Sei videoclip, apparizioni live che si contano sulla punta delle dita di una mano, oltre 50 milioni di visualizzazioni solo su YouTube e una valanga di commenti, articoli e speculazioni sull’artista senza volto, per la maggior parte focalizzati proprio sul tentativo di scoprire quell’identità celata dalla ormai celebre felpa con cappuccio. Ma il fenomeno Liberato è molto di più, dietro c’è un’idea artistica originale quanto spregiudicata, c’è un meccanismo di showbiz sofisticato e ben oliato. Insomma, una vera e propria macchina da guerra il cui obiettivo finale è sconosciuto a pubblico e addetti ai lavori almeno quanto lo è il volto dell’artista.


A provare a mettere un po’ d’ordine in questa storia è il giornalista e scrittore Gianni Valentino con il suo “Io non sono Liberato” (Arcana editore, Collana Cantautori del Duemila – pp. 286 – 17,50 euro). Il libro è un lungo viaggio nella musica napoletana e non solo. Perché solo in questo modo si può spiegare quell’esperienza musicale che sembra essere nata all’ombra del Vesuvio – ma anche di questo non c’è certezza – per varcare presto, con poche mosse ben studiate, i confini non solo regionali ma nazionali.

=== Materiale ===
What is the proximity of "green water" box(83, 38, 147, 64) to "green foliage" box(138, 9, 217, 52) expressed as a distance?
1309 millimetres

=== Compiti da svolgere ===
1. Nel testo sul fenomeno Liberato, quale editore pubblica il libro «Io non sono Liberato»?
2. Prosegui il testo sul fenomeno Liberato a partire dall'ultima frase riportata.

=== Risposte scritte ===
1. Arcana editore, nella Collana Cantautori del Duemila.

2.
“Io non sono Liberato”, spiega Valentino alla Dire, “è il libro che davvero racconta e tiene insieme tutte le reti di questo progetto napoletano, in lingua napoletana, un po’ pop, un po’ club, un po’ neomelodico”. Il volume, accompagnato anche da un QR code da cui è possibile scaricare contenuti extra come cronologia, interviste e capitoli aggiuntivi, può essere letto come un ‘poliziesco’ dove l’autore, in veste di novello Sherlock Holmes della musica, con deduzioni proprie, testimonianze – Clementino, Raiz, Fabri Fibra, Nino D’Angelo, Populous, Ivan Granatino, Gemitaiz, Livio Cori, Bawrut, Planet Funk, Enzo Chiummariello, Gigi D’Alessio – e analisi scientifiche – quella del foniatra Ugo Cesari convinto che dietro la voce di Liberato si nasconda in realtà Livio Cori – conduce il lettore a comprendere e a dipanare la matassa di quello che di sicuro è il “prodotto” musicale per eccellenza degli ultimi anni in Italia.

Valentino scioglie, a modo suo, anche uno dei grandi dubbi che accompagna l’artista napoletano (?) sin dalla pubblicazione di ‘Nove maggio’: l’essere o meno un cantante ascrivibile al fenomeno neomelodico. “C’è un capitolo – spiega l’autore – in cui parlo di codice neomelodico-neomelò. Potenzialmente, per me, Liberato è un neomelò perché ha il melodramma nella sua natura musicale più che il neomelodico tout court come viene inteso dai più”. L’analisi di Valentino è così pervasiva e puntuale che lo svelare l’identità dell’artista passa addirittuta in secondo piano anche perché “Liberato ha avuto la forza di rinunciare al suo volto mettendo il volto di Napoli e le sembianze della città, diventando molto più prepotente e pervasivo degli altri”.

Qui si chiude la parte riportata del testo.